The result is NA

Question

The result is NA

Knight1995 opened this issue 10 months ago · 12 comments

Knight1995 commented 10 months ago

Thanks for the great job! I try to do some easy calculations on the FBM object, I want to get the 3774 rows' result,but the result is NA Could you please tell me what the problem is? Thanks!

Answer 1 · 2024-03-05T06:18:23.000Z

You should start from the warning messages. X.sub is probably shorter than K1[, 2].
Also, ind spans the column indices by default in big_apply(), but here you're using it for the rows.

Answer 2 · 2024-03-05T06:26:34.000Z

Thanks for your quick reply! Actually,I have edited my code to calculate each row's result,but the result is also NA.
colmeans <- big_apply(X1, ind = rows_along(X),function(X, ind) {
X.sub <- X[ind,1]

K1<-map_dfr(unique(X[,1]),function(i){
S1 <-mean(Y[which(X[,1]==i),1])
data.frame(Value=S1,clu=i)
})

a<-K1[which(K1[,2]==X.sub),1]
b<-min(K1[which(K1[,2]!=X.sub),1])
si=(b-a)/max(b,a)
return(si)
}, a.combine = 'c')

Answer 3 · 2024-03-05T06:51:51.000Z

Yes, cf. my first comment.

Answer 4 · 2024-03-05T09:21:38.000Z

Sorry for bothering again.When I test single numble (ind=1), my code works.But I put the code into the big_apply,the results are NA. What is the problem? Does the R algorithm not work in big_apply? Thanks.

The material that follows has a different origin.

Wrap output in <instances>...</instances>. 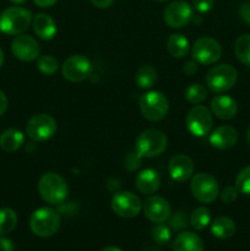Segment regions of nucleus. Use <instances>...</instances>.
Wrapping results in <instances>:
<instances>
[{"instance_id": "1", "label": "nucleus", "mask_w": 250, "mask_h": 251, "mask_svg": "<svg viewBox=\"0 0 250 251\" xmlns=\"http://www.w3.org/2000/svg\"><path fill=\"white\" fill-rule=\"evenodd\" d=\"M38 193L46 202L59 205L68 198V184L61 176L54 172L43 174L38 181Z\"/></svg>"}, {"instance_id": "2", "label": "nucleus", "mask_w": 250, "mask_h": 251, "mask_svg": "<svg viewBox=\"0 0 250 251\" xmlns=\"http://www.w3.org/2000/svg\"><path fill=\"white\" fill-rule=\"evenodd\" d=\"M32 22V12L21 6L5 9L0 15V31L9 36H19L27 31Z\"/></svg>"}, {"instance_id": "3", "label": "nucleus", "mask_w": 250, "mask_h": 251, "mask_svg": "<svg viewBox=\"0 0 250 251\" xmlns=\"http://www.w3.org/2000/svg\"><path fill=\"white\" fill-rule=\"evenodd\" d=\"M60 227V216L50 207H41L34 211L29 218L32 233L39 238H49L55 234Z\"/></svg>"}, {"instance_id": "4", "label": "nucleus", "mask_w": 250, "mask_h": 251, "mask_svg": "<svg viewBox=\"0 0 250 251\" xmlns=\"http://www.w3.org/2000/svg\"><path fill=\"white\" fill-rule=\"evenodd\" d=\"M167 149V136L158 129H147L137 136L135 151L142 158H152L164 152Z\"/></svg>"}, {"instance_id": "5", "label": "nucleus", "mask_w": 250, "mask_h": 251, "mask_svg": "<svg viewBox=\"0 0 250 251\" xmlns=\"http://www.w3.org/2000/svg\"><path fill=\"white\" fill-rule=\"evenodd\" d=\"M140 110L145 119L150 122H159L169 110V102L159 91H150L140 98Z\"/></svg>"}, {"instance_id": "6", "label": "nucleus", "mask_w": 250, "mask_h": 251, "mask_svg": "<svg viewBox=\"0 0 250 251\" xmlns=\"http://www.w3.org/2000/svg\"><path fill=\"white\" fill-rule=\"evenodd\" d=\"M238 73L229 64H221L213 66L206 75L208 88L216 93L225 92L237 83Z\"/></svg>"}, {"instance_id": "7", "label": "nucleus", "mask_w": 250, "mask_h": 251, "mask_svg": "<svg viewBox=\"0 0 250 251\" xmlns=\"http://www.w3.org/2000/svg\"><path fill=\"white\" fill-rule=\"evenodd\" d=\"M190 190L194 198L201 203H211L220 194V185L213 176L208 173L195 174L191 179Z\"/></svg>"}, {"instance_id": "8", "label": "nucleus", "mask_w": 250, "mask_h": 251, "mask_svg": "<svg viewBox=\"0 0 250 251\" xmlns=\"http://www.w3.org/2000/svg\"><path fill=\"white\" fill-rule=\"evenodd\" d=\"M56 131V122L49 114H36L28 120L26 125V134L36 142L47 141L51 139Z\"/></svg>"}, {"instance_id": "9", "label": "nucleus", "mask_w": 250, "mask_h": 251, "mask_svg": "<svg viewBox=\"0 0 250 251\" xmlns=\"http://www.w3.org/2000/svg\"><path fill=\"white\" fill-rule=\"evenodd\" d=\"M191 56L198 63L203 65H211L220 60L222 56L221 44L211 37H201L196 39L191 48Z\"/></svg>"}, {"instance_id": "10", "label": "nucleus", "mask_w": 250, "mask_h": 251, "mask_svg": "<svg viewBox=\"0 0 250 251\" xmlns=\"http://www.w3.org/2000/svg\"><path fill=\"white\" fill-rule=\"evenodd\" d=\"M113 212L123 218L136 217L142 210V202L131 191H119L114 194L110 201Z\"/></svg>"}, {"instance_id": "11", "label": "nucleus", "mask_w": 250, "mask_h": 251, "mask_svg": "<svg viewBox=\"0 0 250 251\" xmlns=\"http://www.w3.org/2000/svg\"><path fill=\"white\" fill-rule=\"evenodd\" d=\"M212 125V114L203 105H194L186 115V126L194 136L203 137L208 135Z\"/></svg>"}, {"instance_id": "12", "label": "nucleus", "mask_w": 250, "mask_h": 251, "mask_svg": "<svg viewBox=\"0 0 250 251\" xmlns=\"http://www.w3.org/2000/svg\"><path fill=\"white\" fill-rule=\"evenodd\" d=\"M163 20L171 28H183L193 20V7L184 0H175L164 9Z\"/></svg>"}, {"instance_id": "13", "label": "nucleus", "mask_w": 250, "mask_h": 251, "mask_svg": "<svg viewBox=\"0 0 250 251\" xmlns=\"http://www.w3.org/2000/svg\"><path fill=\"white\" fill-rule=\"evenodd\" d=\"M92 63L83 55H71L64 61L61 73L70 82H81L92 73Z\"/></svg>"}, {"instance_id": "14", "label": "nucleus", "mask_w": 250, "mask_h": 251, "mask_svg": "<svg viewBox=\"0 0 250 251\" xmlns=\"http://www.w3.org/2000/svg\"><path fill=\"white\" fill-rule=\"evenodd\" d=\"M145 217L153 223H163L171 216V205L162 196H151L142 203Z\"/></svg>"}, {"instance_id": "15", "label": "nucleus", "mask_w": 250, "mask_h": 251, "mask_svg": "<svg viewBox=\"0 0 250 251\" xmlns=\"http://www.w3.org/2000/svg\"><path fill=\"white\" fill-rule=\"evenodd\" d=\"M11 50L19 60L33 61L39 56V44L28 34H19L11 43Z\"/></svg>"}, {"instance_id": "16", "label": "nucleus", "mask_w": 250, "mask_h": 251, "mask_svg": "<svg viewBox=\"0 0 250 251\" xmlns=\"http://www.w3.org/2000/svg\"><path fill=\"white\" fill-rule=\"evenodd\" d=\"M168 172L171 178L176 183H184L193 176L194 162L186 154H175L172 157L168 164Z\"/></svg>"}, {"instance_id": "17", "label": "nucleus", "mask_w": 250, "mask_h": 251, "mask_svg": "<svg viewBox=\"0 0 250 251\" xmlns=\"http://www.w3.org/2000/svg\"><path fill=\"white\" fill-rule=\"evenodd\" d=\"M238 141L237 130L229 125H221L216 127L210 135V144L215 149L228 150L235 146Z\"/></svg>"}, {"instance_id": "18", "label": "nucleus", "mask_w": 250, "mask_h": 251, "mask_svg": "<svg viewBox=\"0 0 250 251\" xmlns=\"http://www.w3.org/2000/svg\"><path fill=\"white\" fill-rule=\"evenodd\" d=\"M211 110L218 119L229 120L237 114L238 104L230 96L220 95L211 100Z\"/></svg>"}, {"instance_id": "19", "label": "nucleus", "mask_w": 250, "mask_h": 251, "mask_svg": "<svg viewBox=\"0 0 250 251\" xmlns=\"http://www.w3.org/2000/svg\"><path fill=\"white\" fill-rule=\"evenodd\" d=\"M136 189L144 195H151L154 194L161 186V176L154 169L147 168L140 172L135 179Z\"/></svg>"}, {"instance_id": "20", "label": "nucleus", "mask_w": 250, "mask_h": 251, "mask_svg": "<svg viewBox=\"0 0 250 251\" xmlns=\"http://www.w3.org/2000/svg\"><path fill=\"white\" fill-rule=\"evenodd\" d=\"M172 248L174 251H203L205 244L198 234L185 230L176 235Z\"/></svg>"}, {"instance_id": "21", "label": "nucleus", "mask_w": 250, "mask_h": 251, "mask_svg": "<svg viewBox=\"0 0 250 251\" xmlns=\"http://www.w3.org/2000/svg\"><path fill=\"white\" fill-rule=\"evenodd\" d=\"M32 26H33V31L37 36L44 41H49V39L54 38L56 34V24L49 15L37 14L32 20Z\"/></svg>"}, {"instance_id": "22", "label": "nucleus", "mask_w": 250, "mask_h": 251, "mask_svg": "<svg viewBox=\"0 0 250 251\" xmlns=\"http://www.w3.org/2000/svg\"><path fill=\"white\" fill-rule=\"evenodd\" d=\"M235 223L232 218L225 217V216H220L216 217L211 222V233L215 235L217 239H229L234 235Z\"/></svg>"}, {"instance_id": "23", "label": "nucleus", "mask_w": 250, "mask_h": 251, "mask_svg": "<svg viewBox=\"0 0 250 251\" xmlns=\"http://www.w3.org/2000/svg\"><path fill=\"white\" fill-rule=\"evenodd\" d=\"M167 49L172 56L176 59H183L188 55L190 50V44L185 36L180 33H174L169 36L167 41Z\"/></svg>"}, {"instance_id": "24", "label": "nucleus", "mask_w": 250, "mask_h": 251, "mask_svg": "<svg viewBox=\"0 0 250 251\" xmlns=\"http://www.w3.org/2000/svg\"><path fill=\"white\" fill-rule=\"evenodd\" d=\"M25 136L20 130L7 129L0 135V147L6 152H15L22 146Z\"/></svg>"}, {"instance_id": "25", "label": "nucleus", "mask_w": 250, "mask_h": 251, "mask_svg": "<svg viewBox=\"0 0 250 251\" xmlns=\"http://www.w3.org/2000/svg\"><path fill=\"white\" fill-rule=\"evenodd\" d=\"M135 82L140 88H151L157 82V70L151 65H142L135 74Z\"/></svg>"}, {"instance_id": "26", "label": "nucleus", "mask_w": 250, "mask_h": 251, "mask_svg": "<svg viewBox=\"0 0 250 251\" xmlns=\"http://www.w3.org/2000/svg\"><path fill=\"white\" fill-rule=\"evenodd\" d=\"M189 223L196 230H203L211 223V212L207 207L195 208L189 217Z\"/></svg>"}, {"instance_id": "27", "label": "nucleus", "mask_w": 250, "mask_h": 251, "mask_svg": "<svg viewBox=\"0 0 250 251\" xmlns=\"http://www.w3.org/2000/svg\"><path fill=\"white\" fill-rule=\"evenodd\" d=\"M234 51L238 60L245 66H250V34L238 37L234 44Z\"/></svg>"}, {"instance_id": "28", "label": "nucleus", "mask_w": 250, "mask_h": 251, "mask_svg": "<svg viewBox=\"0 0 250 251\" xmlns=\"http://www.w3.org/2000/svg\"><path fill=\"white\" fill-rule=\"evenodd\" d=\"M17 225V215L9 207L0 208V235H6L15 229Z\"/></svg>"}, {"instance_id": "29", "label": "nucleus", "mask_w": 250, "mask_h": 251, "mask_svg": "<svg viewBox=\"0 0 250 251\" xmlns=\"http://www.w3.org/2000/svg\"><path fill=\"white\" fill-rule=\"evenodd\" d=\"M185 98L191 104H200L207 98V90L201 83H191L185 90Z\"/></svg>"}, {"instance_id": "30", "label": "nucleus", "mask_w": 250, "mask_h": 251, "mask_svg": "<svg viewBox=\"0 0 250 251\" xmlns=\"http://www.w3.org/2000/svg\"><path fill=\"white\" fill-rule=\"evenodd\" d=\"M37 68L44 75H54L58 71L59 63L53 55H43L37 60Z\"/></svg>"}, {"instance_id": "31", "label": "nucleus", "mask_w": 250, "mask_h": 251, "mask_svg": "<svg viewBox=\"0 0 250 251\" xmlns=\"http://www.w3.org/2000/svg\"><path fill=\"white\" fill-rule=\"evenodd\" d=\"M152 238L158 245H166L172 238L171 227L163 223H156L152 229Z\"/></svg>"}, {"instance_id": "32", "label": "nucleus", "mask_w": 250, "mask_h": 251, "mask_svg": "<svg viewBox=\"0 0 250 251\" xmlns=\"http://www.w3.org/2000/svg\"><path fill=\"white\" fill-rule=\"evenodd\" d=\"M235 188L243 195H250V166L245 167L235 178Z\"/></svg>"}, {"instance_id": "33", "label": "nucleus", "mask_w": 250, "mask_h": 251, "mask_svg": "<svg viewBox=\"0 0 250 251\" xmlns=\"http://www.w3.org/2000/svg\"><path fill=\"white\" fill-rule=\"evenodd\" d=\"M169 227L174 230H181L188 227L189 220L185 212H176L173 216H169Z\"/></svg>"}, {"instance_id": "34", "label": "nucleus", "mask_w": 250, "mask_h": 251, "mask_svg": "<svg viewBox=\"0 0 250 251\" xmlns=\"http://www.w3.org/2000/svg\"><path fill=\"white\" fill-rule=\"evenodd\" d=\"M141 161H142V157L140 156L136 151L130 152V153L125 157L124 166L129 172H134L141 166Z\"/></svg>"}, {"instance_id": "35", "label": "nucleus", "mask_w": 250, "mask_h": 251, "mask_svg": "<svg viewBox=\"0 0 250 251\" xmlns=\"http://www.w3.org/2000/svg\"><path fill=\"white\" fill-rule=\"evenodd\" d=\"M238 194H239V191L237 190L235 186H225L220 194L221 200L225 203H233L238 199Z\"/></svg>"}, {"instance_id": "36", "label": "nucleus", "mask_w": 250, "mask_h": 251, "mask_svg": "<svg viewBox=\"0 0 250 251\" xmlns=\"http://www.w3.org/2000/svg\"><path fill=\"white\" fill-rule=\"evenodd\" d=\"M215 5V0H193V7L200 14H206Z\"/></svg>"}, {"instance_id": "37", "label": "nucleus", "mask_w": 250, "mask_h": 251, "mask_svg": "<svg viewBox=\"0 0 250 251\" xmlns=\"http://www.w3.org/2000/svg\"><path fill=\"white\" fill-rule=\"evenodd\" d=\"M239 16L240 19L248 25H250V0H245L239 6Z\"/></svg>"}, {"instance_id": "38", "label": "nucleus", "mask_w": 250, "mask_h": 251, "mask_svg": "<svg viewBox=\"0 0 250 251\" xmlns=\"http://www.w3.org/2000/svg\"><path fill=\"white\" fill-rule=\"evenodd\" d=\"M15 245L10 239L5 238L4 235H0V251H14Z\"/></svg>"}, {"instance_id": "39", "label": "nucleus", "mask_w": 250, "mask_h": 251, "mask_svg": "<svg viewBox=\"0 0 250 251\" xmlns=\"http://www.w3.org/2000/svg\"><path fill=\"white\" fill-rule=\"evenodd\" d=\"M196 71H198V64L193 60L186 61V64L184 65V73H186L188 75H193Z\"/></svg>"}, {"instance_id": "40", "label": "nucleus", "mask_w": 250, "mask_h": 251, "mask_svg": "<svg viewBox=\"0 0 250 251\" xmlns=\"http://www.w3.org/2000/svg\"><path fill=\"white\" fill-rule=\"evenodd\" d=\"M90 1L98 9H107V7H109L113 4L114 0H90Z\"/></svg>"}, {"instance_id": "41", "label": "nucleus", "mask_w": 250, "mask_h": 251, "mask_svg": "<svg viewBox=\"0 0 250 251\" xmlns=\"http://www.w3.org/2000/svg\"><path fill=\"white\" fill-rule=\"evenodd\" d=\"M58 1V0H33L34 4L37 5V6L42 7V9H46V7H50L53 6L55 2Z\"/></svg>"}, {"instance_id": "42", "label": "nucleus", "mask_w": 250, "mask_h": 251, "mask_svg": "<svg viewBox=\"0 0 250 251\" xmlns=\"http://www.w3.org/2000/svg\"><path fill=\"white\" fill-rule=\"evenodd\" d=\"M6 109H7V100L6 97H5L4 92L0 91V117L6 112Z\"/></svg>"}, {"instance_id": "43", "label": "nucleus", "mask_w": 250, "mask_h": 251, "mask_svg": "<svg viewBox=\"0 0 250 251\" xmlns=\"http://www.w3.org/2000/svg\"><path fill=\"white\" fill-rule=\"evenodd\" d=\"M102 251H123V250L119 249V248H117V247H107V248H104Z\"/></svg>"}, {"instance_id": "44", "label": "nucleus", "mask_w": 250, "mask_h": 251, "mask_svg": "<svg viewBox=\"0 0 250 251\" xmlns=\"http://www.w3.org/2000/svg\"><path fill=\"white\" fill-rule=\"evenodd\" d=\"M2 64H4V53H2L1 48H0V68L2 66Z\"/></svg>"}, {"instance_id": "45", "label": "nucleus", "mask_w": 250, "mask_h": 251, "mask_svg": "<svg viewBox=\"0 0 250 251\" xmlns=\"http://www.w3.org/2000/svg\"><path fill=\"white\" fill-rule=\"evenodd\" d=\"M10 1H11L12 4H22V2H25L26 0H10Z\"/></svg>"}, {"instance_id": "46", "label": "nucleus", "mask_w": 250, "mask_h": 251, "mask_svg": "<svg viewBox=\"0 0 250 251\" xmlns=\"http://www.w3.org/2000/svg\"><path fill=\"white\" fill-rule=\"evenodd\" d=\"M247 140H248V144L250 145V126H249V129H248V132H247Z\"/></svg>"}, {"instance_id": "47", "label": "nucleus", "mask_w": 250, "mask_h": 251, "mask_svg": "<svg viewBox=\"0 0 250 251\" xmlns=\"http://www.w3.org/2000/svg\"><path fill=\"white\" fill-rule=\"evenodd\" d=\"M157 1H168V0H157Z\"/></svg>"}]
</instances>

Answer 5 · 2024-03-05T09:56:15.000Z

No, your code doesn't work when using ind <- 1.
It is just that X.sub is of length 1 and gets automatically recycled to match the size of K1[, 2].
Which is probably not what you want.

Answer 6 · 2024-03-05T09:58:49.000Z

You need to think about what you are trying to achieve here.
If I had to guess, I would say that you need to subset K1[ind, 2].

Answer 7 · 2024-03-05T13:33:42.000Z

Thanks for your reply. In order to find out the problem,i try a simple test as following.I think it may be that I didn't input one of the two variables, Y, so there is no result. But after I rewrite the code like your multivariate format (https://privefl.github.io/bigstatsr/articles/big-apply.html) , there is still no result output, which is very wired.Could you give me some suggestions? Thanks.

Answer 8 · 2024-03-05T13:45:06.000Z

Properly passing other variables as arguments of the function is necessary only when using parallelism.
Doing mean(Y[-ind, ]) is very odd (especially the minus). What are you trying to achieve here (in simple English)?
What do you have for summary(Y)?

Answer 9 · 2024-03-05T13:50:52.000Z

'ind' means the row number, mean(Y[-ind, ]) means that the matrix in this row will be removed, and the mean of new matrix will be calculated.
'Summary(Y)' shows as following.

Answer 10 · 2024-03-05T13:55:38.000Z

I didn't get that Y was also an FBM. Then summary(Y[]).
You understand that ind is usually a vector of multiple indices, not just one, right?
And you want the full mean() of the matrix? Not something like the rowMeans()?

Answer 11 · 2024-03-05T14:14:02.000Z

Yes, I probably understand what you mean. I tested the simple example above to know how to rewrite the a.FUN in big_apply step by step.My original R code is below. Because the matrix is too big and it runs too slowly, I want to realize this function by using big_apply.cluster_info and dist, which are the original matrix. Their row names and number of rows are the same.

K3<-future_map_dfr(seq(ncol(cluster_info)),function(Y){
  K2<-map_dfr(seq(nrow(cluster_info)),function(index){
    x <-cluster_info[,Y]
    dist2 <- as.data.frame(cbind(x,dist))[-index,]
    
    K1<-map_dfr(unique(x),function(i){
      d<-mean(dist2[which(dist2$x==i),index+1])  
      #d<-sum(dist2[ which(dist2$x==i),index+1])/length( which(dist2$x==i))
      
      data.frame(Value=d,clu=i) 
    })
    
    si <- (min(K1[K1$clu!=x[index],]$Value)-K1[K1$clu==x[index],]$Value)/max(min(K1[K1$clu!=x[index],]$Value),K1[K1$clu==x[index],]$Value)
    if(is.na(si)){
      data.frame(cluster=x[index],sil_width=0) 
    }else{
      data.frame(cluster=x[index],sil_width=si) 
    }
    
  })
  data.frame(Resolution=colnames(cluster_info)[Y],silhouette_score=mean(K2$sil_width))
})

Answer 12 · 2024-04-12T11:40:28.000Z

I don't get what you're trying to achieve here; sorry I cannot help.